▶ **EXTRACT**:
╔══

This meaning is brought out more precisely in the words with which he continues – "bringing every thought into captivity to the obedience of Christ." If we suppose a special reference here to the Corinthians, it will be natural to take νόημα ("thought") in a practical sense – as, e. g., in chap. ii. 11, where it is rendered "devices." The Corinthians had notions of their own, apparently, about how a Church should be regulated – wild, undisciplined, disorderly notions; and in the absence of the Apostle they were experimenting with them freely. It is part of his work to catch these runaway thoughts, and make them obedient to Christ again. It seems, however, much more natural to allow the wider reference of αἰχμαλωτίζοντες to the whole of Paul's apostolic work; and then νόημα also will be taken in a less restricted sense. Men's minds, and all that goes on in their minds (νοήματα covers both: see chaps, ii. 11, iii. 14, iv. 4), are by nature lawless: they are without the sense of responsibility to guard and consecrate the sense of freedom. When the Gospel makes them captive, this lawless liberty comes to an end. The mind, in all its operations, comes under law to Christ: in its every thought it is obedient to Him. The supremacy which Christ claims and exercises is over the whole nature: the Christian man feels that nothing – not even a thought – lies beyond the range in which obedience is due to Him. This practical conviction will not paralyse thinking in the very least, but it will extinguish many useless and bad thoughts, and give their due value to all.

╚══

▶ **MATERIAL SHOWN**:
╔══

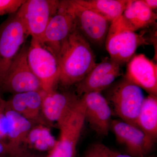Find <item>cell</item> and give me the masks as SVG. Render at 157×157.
<instances>
[{"instance_id":"obj_1","label":"cell","mask_w":157,"mask_h":157,"mask_svg":"<svg viewBox=\"0 0 157 157\" xmlns=\"http://www.w3.org/2000/svg\"><path fill=\"white\" fill-rule=\"evenodd\" d=\"M56 57L59 67V83L64 86L78 83L97 64L88 41L77 29L63 43Z\"/></svg>"},{"instance_id":"obj_2","label":"cell","mask_w":157,"mask_h":157,"mask_svg":"<svg viewBox=\"0 0 157 157\" xmlns=\"http://www.w3.org/2000/svg\"><path fill=\"white\" fill-rule=\"evenodd\" d=\"M135 31L122 15L111 22L105 42L110 59L120 65L127 63L138 47L149 44L143 34Z\"/></svg>"},{"instance_id":"obj_3","label":"cell","mask_w":157,"mask_h":157,"mask_svg":"<svg viewBox=\"0 0 157 157\" xmlns=\"http://www.w3.org/2000/svg\"><path fill=\"white\" fill-rule=\"evenodd\" d=\"M27 59L33 73L45 93L55 90L59 83V67L57 58L36 39L32 38L28 48Z\"/></svg>"},{"instance_id":"obj_4","label":"cell","mask_w":157,"mask_h":157,"mask_svg":"<svg viewBox=\"0 0 157 157\" xmlns=\"http://www.w3.org/2000/svg\"><path fill=\"white\" fill-rule=\"evenodd\" d=\"M28 36L17 12L9 15L0 25V87Z\"/></svg>"},{"instance_id":"obj_5","label":"cell","mask_w":157,"mask_h":157,"mask_svg":"<svg viewBox=\"0 0 157 157\" xmlns=\"http://www.w3.org/2000/svg\"><path fill=\"white\" fill-rule=\"evenodd\" d=\"M76 29L70 0L60 1L57 10L38 41L56 57L63 43Z\"/></svg>"},{"instance_id":"obj_6","label":"cell","mask_w":157,"mask_h":157,"mask_svg":"<svg viewBox=\"0 0 157 157\" xmlns=\"http://www.w3.org/2000/svg\"><path fill=\"white\" fill-rule=\"evenodd\" d=\"M109 99L121 121L137 127V119L144 99L140 87L124 78L112 89Z\"/></svg>"},{"instance_id":"obj_7","label":"cell","mask_w":157,"mask_h":157,"mask_svg":"<svg viewBox=\"0 0 157 157\" xmlns=\"http://www.w3.org/2000/svg\"><path fill=\"white\" fill-rule=\"evenodd\" d=\"M60 1L27 0L17 12L29 36L39 40L58 8Z\"/></svg>"},{"instance_id":"obj_8","label":"cell","mask_w":157,"mask_h":157,"mask_svg":"<svg viewBox=\"0 0 157 157\" xmlns=\"http://www.w3.org/2000/svg\"><path fill=\"white\" fill-rule=\"evenodd\" d=\"M27 51L28 48L23 45L11 63L0 89L14 94L43 91L40 82L30 67Z\"/></svg>"},{"instance_id":"obj_9","label":"cell","mask_w":157,"mask_h":157,"mask_svg":"<svg viewBox=\"0 0 157 157\" xmlns=\"http://www.w3.org/2000/svg\"><path fill=\"white\" fill-rule=\"evenodd\" d=\"M85 119V107L81 98L69 117L60 126V136L46 157H75L76 147Z\"/></svg>"},{"instance_id":"obj_10","label":"cell","mask_w":157,"mask_h":157,"mask_svg":"<svg viewBox=\"0 0 157 157\" xmlns=\"http://www.w3.org/2000/svg\"><path fill=\"white\" fill-rule=\"evenodd\" d=\"M76 29L87 41L101 45L105 42L110 23L100 14L70 0Z\"/></svg>"},{"instance_id":"obj_11","label":"cell","mask_w":157,"mask_h":157,"mask_svg":"<svg viewBox=\"0 0 157 157\" xmlns=\"http://www.w3.org/2000/svg\"><path fill=\"white\" fill-rule=\"evenodd\" d=\"M110 128L118 142L124 146L131 156H146L154 147L155 141L137 127L114 120L111 121Z\"/></svg>"},{"instance_id":"obj_12","label":"cell","mask_w":157,"mask_h":157,"mask_svg":"<svg viewBox=\"0 0 157 157\" xmlns=\"http://www.w3.org/2000/svg\"><path fill=\"white\" fill-rule=\"evenodd\" d=\"M122 74L121 65L109 58L97 63L87 76L76 84L79 96L86 93L101 92L112 84Z\"/></svg>"},{"instance_id":"obj_13","label":"cell","mask_w":157,"mask_h":157,"mask_svg":"<svg viewBox=\"0 0 157 157\" xmlns=\"http://www.w3.org/2000/svg\"><path fill=\"white\" fill-rule=\"evenodd\" d=\"M85 107V119L98 135H108L111 122L112 110L101 92H92L82 96Z\"/></svg>"},{"instance_id":"obj_14","label":"cell","mask_w":157,"mask_h":157,"mask_svg":"<svg viewBox=\"0 0 157 157\" xmlns=\"http://www.w3.org/2000/svg\"><path fill=\"white\" fill-rule=\"evenodd\" d=\"M79 99L73 93L59 92L55 90L45 92L41 110L47 120L57 123L59 127L73 112Z\"/></svg>"},{"instance_id":"obj_15","label":"cell","mask_w":157,"mask_h":157,"mask_svg":"<svg viewBox=\"0 0 157 157\" xmlns=\"http://www.w3.org/2000/svg\"><path fill=\"white\" fill-rule=\"evenodd\" d=\"M125 78L157 97V65L144 55L135 56L129 61Z\"/></svg>"},{"instance_id":"obj_16","label":"cell","mask_w":157,"mask_h":157,"mask_svg":"<svg viewBox=\"0 0 157 157\" xmlns=\"http://www.w3.org/2000/svg\"><path fill=\"white\" fill-rule=\"evenodd\" d=\"M43 91H30L14 94L7 101L9 107L29 120L33 121H40Z\"/></svg>"},{"instance_id":"obj_17","label":"cell","mask_w":157,"mask_h":157,"mask_svg":"<svg viewBox=\"0 0 157 157\" xmlns=\"http://www.w3.org/2000/svg\"><path fill=\"white\" fill-rule=\"evenodd\" d=\"M6 114L9 123V130L7 137L9 142L6 143L9 154L22 147L26 142L29 132L33 128L32 122L19 113L11 109L6 101Z\"/></svg>"},{"instance_id":"obj_18","label":"cell","mask_w":157,"mask_h":157,"mask_svg":"<svg viewBox=\"0 0 157 157\" xmlns=\"http://www.w3.org/2000/svg\"><path fill=\"white\" fill-rule=\"evenodd\" d=\"M122 16L135 31L148 27L157 19L156 14L141 0H129Z\"/></svg>"},{"instance_id":"obj_19","label":"cell","mask_w":157,"mask_h":157,"mask_svg":"<svg viewBox=\"0 0 157 157\" xmlns=\"http://www.w3.org/2000/svg\"><path fill=\"white\" fill-rule=\"evenodd\" d=\"M81 6L100 14L111 23L123 14L128 0H75Z\"/></svg>"},{"instance_id":"obj_20","label":"cell","mask_w":157,"mask_h":157,"mask_svg":"<svg viewBox=\"0 0 157 157\" xmlns=\"http://www.w3.org/2000/svg\"><path fill=\"white\" fill-rule=\"evenodd\" d=\"M137 126L154 141L157 138V97L144 98L137 121Z\"/></svg>"},{"instance_id":"obj_21","label":"cell","mask_w":157,"mask_h":157,"mask_svg":"<svg viewBox=\"0 0 157 157\" xmlns=\"http://www.w3.org/2000/svg\"><path fill=\"white\" fill-rule=\"evenodd\" d=\"M26 142L37 151L49 152L54 148L57 141L52 135L49 129L40 125L31 129Z\"/></svg>"},{"instance_id":"obj_22","label":"cell","mask_w":157,"mask_h":157,"mask_svg":"<svg viewBox=\"0 0 157 157\" xmlns=\"http://www.w3.org/2000/svg\"><path fill=\"white\" fill-rule=\"evenodd\" d=\"M114 151L101 143L93 144L86 150L83 157H113Z\"/></svg>"},{"instance_id":"obj_23","label":"cell","mask_w":157,"mask_h":157,"mask_svg":"<svg viewBox=\"0 0 157 157\" xmlns=\"http://www.w3.org/2000/svg\"><path fill=\"white\" fill-rule=\"evenodd\" d=\"M25 0H0V16L16 13Z\"/></svg>"},{"instance_id":"obj_24","label":"cell","mask_w":157,"mask_h":157,"mask_svg":"<svg viewBox=\"0 0 157 157\" xmlns=\"http://www.w3.org/2000/svg\"><path fill=\"white\" fill-rule=\"evenodd\" d=\"M6 101L0 95V140L7 137L9 130V123L6 114Z\"/></svg>"},{"instance_id":"obj_25","label":"cell","mask_w":157,"mask_h":157,"mask_svg":"<svg viewBox=\"0 0 157 157\" xmlns=\"http://www.w3.org/2000/svg\"><path fill=\"white\" fill-rule=\"evenodd\" d=\"M10 157H42L30 151L28 149L22 147L12 153Z\"/></svg>"},{"instance_id":"obj_26","label":"cell","mask_w":157,"mask_h":157,"mask_svg":"<svg viewBox=\"0 0 157 157\" xmlns=\"http://www.w3.org/2000/svg\"><path fill=\"white\" fill-rule=\"evenodd\" d=\"M0 157H10L7 144L1 140H0Z\"/></svg>"},{"instance_id":"obj_27","label":"cell","mask_w":157,"mask_h":157,"mask_svg":"<svg viewBox=\"0 0 157 157\" xmlns=\"http://www.w3.org/2000/svg\"><path fill=\"white\" fill-rule=\"evenodd\" d=\"M142 2L151 10L153 11L157 8V0H141Z\"/></svg>"},{"instance_id":"obj_28","label":"cell","mask_w":157,"mask_h":157,"mask_svg":"<svg viewBox=\"0 0 157 157\" xmlns=\"http://www.w3.org/2000/svg\"><path fill=\"white\" fill-rule=\"evenodd\" d=\"M113 157H133L129 155H128L121 154L118 153L114 152V155H113ZM143 157H156L155 155H148L146 156Z\"/></svg>"}]
</instances>
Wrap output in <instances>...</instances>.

╚══

▶ **GIVEN INSTRUCTION**:
Can you carry on the commentary about bringing every thought into captivity to the obedience of Christ, starting right after its final sentence?

▶ **WRITTEN ANSWER**:
The Apostle descends unmistakably from the general to the particular in ver. 6: "Being in readiness to avenge all disobedience, when your obedience is fulfilled." Apparently what he contemplates in Corinth is a disobedience which in part at least will refuse to surrender to Christ. There is a spirit abroad there, in the Judaists especially, and in those whom they have influenced, which will not bend, and must be broken. How Paul means to take vengeance on it, he does not say. He is confident himself that the divinely powerful weapons which he wields will enable him to master it, and that is enough. Whatever the shape the disobedience may assume, – hostility to the Gospel of Paul, as subversive of the law; hostility to his apostolic claims, as unequal to those of the Twelve; hostility to the practical authority he asserted in Churches of his founding, and to the moral ideals he established there, – whatever the face which opposition may present, he declares himself ready to humble it. One limitation only he imposes on himself – he will do this, "when the obedience of the Corinthians is fulfilled." He expressly distinguishes the Church as a whole from those who represent or constitute the disobedient party. There have been misunderstandings between the Church and himself; but as chaps. i. to vii. show, these have been so far overcome: the body of the Church has reconciled itself to its founder; it has returned, so to speak, to its allegiance to Paul, and has busied itself in carrying out his will. When this process, at present only in course, is completed, his way will be clear. He will be able to act with severity and decision against those who have troubled the Church, without running any risk of hurting the Church itself. This leads again to the reflection that, with all his high consciousness of spiritual power, with all his sense of personal wrong, the most remarkable characteristic of Paul is love. He waits to the last moment before he resorts to severer measures; and he begs those who may suffer from them, begs them by the meekness and gentleness of Christ, to spare him such pain.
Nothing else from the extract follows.